Southeastern faculty recognized with Tech in the Works Award
Contact: Tonya Lowentritt
HAMMOND – Two faculty members with Southeastern Louisiana University’s College of Education and Human Development have received a National Center for Technology Innovation’s (NCTI) 2010 Tech in the Works Award.
One of four teams to receive the award, Becky Sue Parton and Robert J. Hancock, both assistant professors in the Department of Educational Leadership and Technology, were honored for the development of interactive storybooks for deaf kindergarteners. The award also earned the research pair $20,000, with pledged matching support, to facilitate their research project.
“Dr. Hancock has authored a new storybook for the project which contains all original artwork and introduces children to colors and a new family of characters,” said Parton.
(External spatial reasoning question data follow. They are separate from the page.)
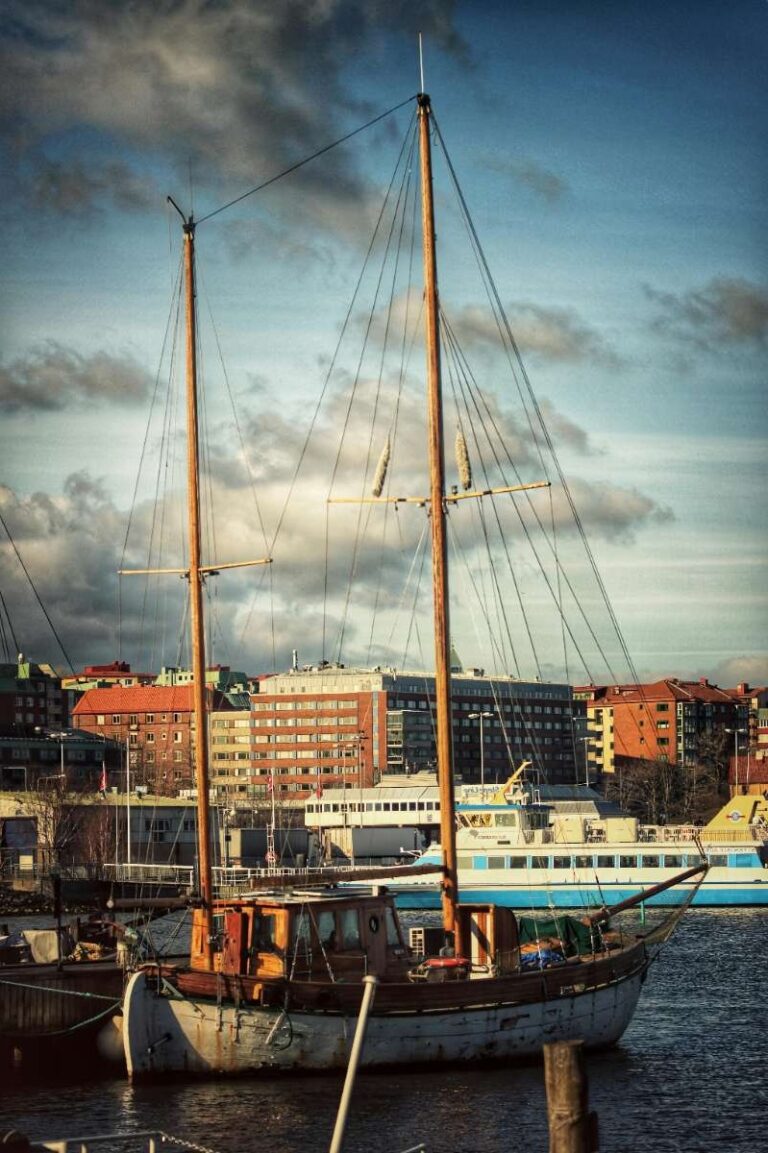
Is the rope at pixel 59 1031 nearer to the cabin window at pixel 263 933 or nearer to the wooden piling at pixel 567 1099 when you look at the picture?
the cabin window at pixel 263 933

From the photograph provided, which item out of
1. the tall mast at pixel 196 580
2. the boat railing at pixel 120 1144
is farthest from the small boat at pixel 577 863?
the boat railing at pixel 120 1144

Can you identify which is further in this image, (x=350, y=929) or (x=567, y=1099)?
(x=350, y=929)

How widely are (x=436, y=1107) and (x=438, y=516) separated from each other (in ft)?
→ 57.3

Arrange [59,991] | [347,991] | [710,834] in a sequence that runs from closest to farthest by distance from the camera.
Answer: [347,991] < [59,991] < [710,834]

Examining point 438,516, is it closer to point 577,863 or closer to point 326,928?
point 326,928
Parton and Hancock are working with Mike Burton, founder of Burton Vision, to distribute the books.
The Tech in the Works 2010 competition promotes collaborative research in developing innovative and emerging assistive technologies. It also promotes excellence in research to improve educational outcomes for all students, with a focus on students with special needs.
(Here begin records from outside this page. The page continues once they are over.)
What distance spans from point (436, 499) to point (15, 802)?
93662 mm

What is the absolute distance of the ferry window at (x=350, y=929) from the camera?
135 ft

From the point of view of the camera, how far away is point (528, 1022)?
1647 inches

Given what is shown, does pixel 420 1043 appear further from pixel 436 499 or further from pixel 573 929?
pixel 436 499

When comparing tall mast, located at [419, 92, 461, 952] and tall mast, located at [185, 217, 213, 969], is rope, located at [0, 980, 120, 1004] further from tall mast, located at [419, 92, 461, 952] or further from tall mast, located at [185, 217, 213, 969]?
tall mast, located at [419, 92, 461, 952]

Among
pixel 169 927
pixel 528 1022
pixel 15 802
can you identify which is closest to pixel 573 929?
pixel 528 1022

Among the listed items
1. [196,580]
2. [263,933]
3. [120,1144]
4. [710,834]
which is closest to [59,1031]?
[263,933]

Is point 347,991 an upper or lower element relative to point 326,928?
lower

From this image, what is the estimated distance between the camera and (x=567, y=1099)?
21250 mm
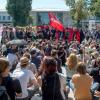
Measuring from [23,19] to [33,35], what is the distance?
1677 inches

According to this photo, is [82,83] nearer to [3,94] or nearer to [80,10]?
[3,94]

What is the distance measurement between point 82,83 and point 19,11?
2756 inches

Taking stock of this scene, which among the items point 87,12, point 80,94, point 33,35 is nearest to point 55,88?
point 80,94

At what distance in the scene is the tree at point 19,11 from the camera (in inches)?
3071

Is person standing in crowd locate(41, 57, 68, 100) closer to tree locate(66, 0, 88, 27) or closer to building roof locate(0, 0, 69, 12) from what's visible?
tree locate(66, 0, 88, 27)

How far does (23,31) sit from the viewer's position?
36.6 m

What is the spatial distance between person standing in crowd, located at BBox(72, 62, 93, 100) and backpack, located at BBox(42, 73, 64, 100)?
53.5 inches

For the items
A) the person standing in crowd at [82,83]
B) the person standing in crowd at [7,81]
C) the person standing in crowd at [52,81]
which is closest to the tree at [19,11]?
the person standing in crowd at [82,83]

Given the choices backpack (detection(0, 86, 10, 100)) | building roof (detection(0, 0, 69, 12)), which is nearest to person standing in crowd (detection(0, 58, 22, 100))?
backpack (detection(0, 86, 10, 100))

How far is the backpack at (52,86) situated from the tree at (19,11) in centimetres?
7010

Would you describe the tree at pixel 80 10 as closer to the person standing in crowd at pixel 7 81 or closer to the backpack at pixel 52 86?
the backpack at pixel 52 86

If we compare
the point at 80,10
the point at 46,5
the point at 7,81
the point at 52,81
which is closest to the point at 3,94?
the point at 7,81

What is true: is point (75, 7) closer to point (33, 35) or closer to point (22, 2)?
point (22, 2)

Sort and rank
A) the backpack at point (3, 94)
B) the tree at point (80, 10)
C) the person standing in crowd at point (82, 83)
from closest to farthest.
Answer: the backpack at point (3, 94) → the person standing in crowd at point (82, 83) → the tree at point (80, 10)
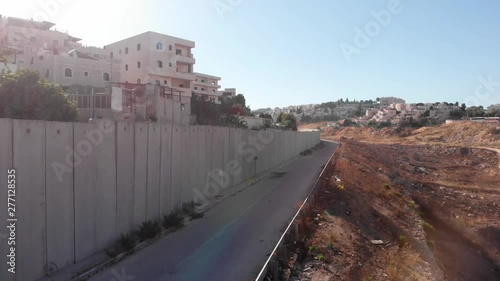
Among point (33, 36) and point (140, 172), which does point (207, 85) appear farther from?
point (140, 172)

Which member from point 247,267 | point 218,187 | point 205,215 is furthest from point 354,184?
point 247,267

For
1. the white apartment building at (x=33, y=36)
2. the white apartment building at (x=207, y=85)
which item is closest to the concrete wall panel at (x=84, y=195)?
the white apartment building at (x=33, y=36)

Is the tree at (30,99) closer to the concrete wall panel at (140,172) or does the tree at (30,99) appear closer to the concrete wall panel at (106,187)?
the concrete wall panel at (140,172)

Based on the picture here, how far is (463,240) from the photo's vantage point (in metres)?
20.8

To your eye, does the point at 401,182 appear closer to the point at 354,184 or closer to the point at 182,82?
the point at 354,184

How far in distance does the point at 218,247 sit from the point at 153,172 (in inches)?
113

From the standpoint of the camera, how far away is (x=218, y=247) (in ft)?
32.3

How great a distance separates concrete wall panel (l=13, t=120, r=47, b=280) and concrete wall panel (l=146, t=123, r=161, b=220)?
3.79m

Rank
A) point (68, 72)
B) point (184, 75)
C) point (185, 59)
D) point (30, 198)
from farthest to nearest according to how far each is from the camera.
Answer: point (185, 59), point (184, 75), point (68, 72), point (30, 198)

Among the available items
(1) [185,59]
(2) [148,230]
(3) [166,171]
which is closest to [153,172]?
(3) [166,171]

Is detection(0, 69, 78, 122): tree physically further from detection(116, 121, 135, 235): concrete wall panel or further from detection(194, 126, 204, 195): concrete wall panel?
detection(194, 126, 204, 195): concrete wall panel

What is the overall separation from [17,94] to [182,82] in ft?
108

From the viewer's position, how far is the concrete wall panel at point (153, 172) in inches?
425

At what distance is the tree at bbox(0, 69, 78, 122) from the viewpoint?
12016 mm
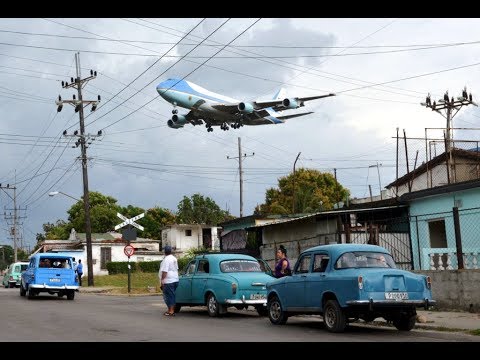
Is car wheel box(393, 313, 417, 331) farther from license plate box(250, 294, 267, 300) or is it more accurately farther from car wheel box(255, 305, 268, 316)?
car wheel box(255, 305, 268, 316)

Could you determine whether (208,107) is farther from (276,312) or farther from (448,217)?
(276,312)

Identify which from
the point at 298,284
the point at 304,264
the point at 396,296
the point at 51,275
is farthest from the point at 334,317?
the point at 51,275

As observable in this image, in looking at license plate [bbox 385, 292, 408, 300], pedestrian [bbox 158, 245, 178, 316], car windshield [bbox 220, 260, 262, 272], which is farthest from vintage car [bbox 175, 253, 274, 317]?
license plate [bbox 385, 292, 408, 300]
The competition requires “quick turnaround” collaborative research to inform the development of innovative and emerging technologies. The grant encourages developers and researchers to work together to study the effectiveness and feasibility of a particular technology intervention.
The competition winners join 16 other developer-research teams that have received support through the competition in previous years. Teams will be highlighted in upcoming NCTI case studies. They will also share preliminary findings at the 2010 Technology Innovators Conference in Washington, DC in November.
Parton and Hancock were also previously recognized for the development of a technology-based system to improve instruction in sign language for young deaf children. Their system, called LAMBERT (Language Acquisition Manipulatives Blending Early-childhood Research and Technology) links radio frequency identification (RFID) tags to common objects to help deaf children learn American Sign Language more efficiently.